Ma già le conseguenze della crisi sono arrivate per le fasce più fragili della popolazione. Nei due mesi di lockdown 15 italiani su 100 hanno visto ridursi il reddito del proprio nucleo familiare di oltre la metà mentre altri 18 italiani su 100 hanno subito una contrazione compresa fra il 25 e il 50% del reddito, per un totale di 33 italiani su 100 con un reddito ridotto almeno di un quarto. Ai giovani è andata peggio: il peggioramento inatteso delle propria situazione economica ha riguardato 41 individui su 100 di età compresa fra i 18 e i 34 anni (riduzione di più del 50% per il 21,2% e fra il 25 e il 50% per il 19,5%). In sintesi, la metà degli italiani (50,8%) ha sperimentato un’improvvisa caduta delle proprie disponibilità economiche, con punte del 60% fra i giovani, del 69,4% fra gli occupati a tempo determinato, del 78,7% fra gli imprenditori e i liberi professionisti. La percentuale fra gli occupati a tempo indeterminato ha in ogni caso raggiunto il 58,3%.

Le prospettive non sono delle migliori: la crisi fa paura,  il 55% della popolazione teme che si possano diffondere rabbia e odio sociale come conseguenze delle difficoltà economiche, e il 50% prevede un forte aumento della disoccupazione e un numero crescente di persone costrette a dipendere da sussidi e sostegni da parte dello Stato, mentre il 33,9% teme che proprio l’intervento dello Stato possa essere insufficiente per la sanità e per le misure di contrasto alla povertà, alla disoccupazione e ad altre emergenze sociali.
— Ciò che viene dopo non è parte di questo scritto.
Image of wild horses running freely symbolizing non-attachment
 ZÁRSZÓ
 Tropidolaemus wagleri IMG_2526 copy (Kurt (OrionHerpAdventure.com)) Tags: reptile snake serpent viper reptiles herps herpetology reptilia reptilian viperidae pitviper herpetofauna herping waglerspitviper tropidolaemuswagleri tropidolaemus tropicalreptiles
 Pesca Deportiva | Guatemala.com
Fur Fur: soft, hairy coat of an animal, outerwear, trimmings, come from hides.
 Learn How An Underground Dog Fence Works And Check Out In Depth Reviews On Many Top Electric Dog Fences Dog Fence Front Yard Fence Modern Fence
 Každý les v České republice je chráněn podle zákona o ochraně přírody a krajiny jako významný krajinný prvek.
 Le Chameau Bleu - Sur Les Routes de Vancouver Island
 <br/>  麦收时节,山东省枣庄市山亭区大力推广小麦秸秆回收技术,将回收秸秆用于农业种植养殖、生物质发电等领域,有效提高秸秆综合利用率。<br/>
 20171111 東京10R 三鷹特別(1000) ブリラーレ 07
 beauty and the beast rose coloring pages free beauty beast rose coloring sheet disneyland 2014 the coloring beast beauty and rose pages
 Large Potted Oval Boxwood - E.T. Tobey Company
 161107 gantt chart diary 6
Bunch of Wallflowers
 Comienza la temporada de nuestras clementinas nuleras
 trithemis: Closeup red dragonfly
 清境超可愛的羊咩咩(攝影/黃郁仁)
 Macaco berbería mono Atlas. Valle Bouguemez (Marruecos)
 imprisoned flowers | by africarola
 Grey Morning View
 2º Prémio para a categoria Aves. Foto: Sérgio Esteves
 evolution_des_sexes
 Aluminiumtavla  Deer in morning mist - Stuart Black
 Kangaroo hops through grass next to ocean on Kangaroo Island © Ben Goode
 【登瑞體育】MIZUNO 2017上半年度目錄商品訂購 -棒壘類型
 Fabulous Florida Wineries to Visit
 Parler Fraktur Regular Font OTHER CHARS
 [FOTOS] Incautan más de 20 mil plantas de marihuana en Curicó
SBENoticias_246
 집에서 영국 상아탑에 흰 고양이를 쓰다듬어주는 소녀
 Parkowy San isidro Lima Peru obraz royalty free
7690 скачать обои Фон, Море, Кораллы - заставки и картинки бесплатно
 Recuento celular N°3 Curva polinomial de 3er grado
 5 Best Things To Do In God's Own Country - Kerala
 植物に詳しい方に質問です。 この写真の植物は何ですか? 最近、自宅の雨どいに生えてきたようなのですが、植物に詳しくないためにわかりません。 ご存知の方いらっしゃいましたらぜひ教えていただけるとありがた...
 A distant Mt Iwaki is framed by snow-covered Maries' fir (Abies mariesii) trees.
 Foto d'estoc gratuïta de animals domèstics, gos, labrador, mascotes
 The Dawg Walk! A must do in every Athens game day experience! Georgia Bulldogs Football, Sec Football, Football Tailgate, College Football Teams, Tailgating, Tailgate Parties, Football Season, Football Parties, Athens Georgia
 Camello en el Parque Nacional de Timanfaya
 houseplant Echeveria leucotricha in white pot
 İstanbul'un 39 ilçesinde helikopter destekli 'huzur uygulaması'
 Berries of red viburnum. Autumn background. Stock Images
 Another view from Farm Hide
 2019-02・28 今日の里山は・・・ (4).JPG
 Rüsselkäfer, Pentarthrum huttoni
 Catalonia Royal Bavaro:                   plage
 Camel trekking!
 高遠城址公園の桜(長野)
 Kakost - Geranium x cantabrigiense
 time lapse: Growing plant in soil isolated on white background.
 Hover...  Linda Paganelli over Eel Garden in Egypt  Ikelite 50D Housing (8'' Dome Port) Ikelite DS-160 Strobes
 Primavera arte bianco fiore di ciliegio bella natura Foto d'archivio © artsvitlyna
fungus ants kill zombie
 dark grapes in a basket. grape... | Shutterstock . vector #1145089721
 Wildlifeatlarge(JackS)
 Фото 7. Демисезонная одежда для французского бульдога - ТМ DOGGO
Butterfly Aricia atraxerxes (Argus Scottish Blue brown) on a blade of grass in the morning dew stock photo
E il 25,5% teme di veder svanire i risparmi di una vita.

«Il paese vede la sua competitività ferma al palo dal 1995. Abbiamo un’occupazione più bassa della media europea. Un deficit che è cresciuto di 20 punti e un Pil che chiuderà con un rosso a due cifre sfondando il tetto del 10%. Abbiamo una geografia sociale ed economica del Paese molto sbilanciata – dice Maurizio Gardini, presidente di Confcooperative – con poco meno di 23 milioni di lavoratori, oltre 16 milioni di pensionati, 10 milioni di studenti (con una formazione che non è sempre d’eccellenza) e oltre 10 milioni di poveri. Il problema non è il deficit, ma la capacità o meno di poterlo pagare. In merito al Recovery Fund, subito risorse per politiche strutturali che tendano sia alla salvaguardia dell’attuale occupazione, ma soprattutto alla creazione di nuovo lavoro. Solo rilanciando innovazione, competitività e occupazione potremo far fronte ai debiti che abbiamo contratto, ridurre le diseguaglianze e costruire un modello di Paese più equo, più sostenibile».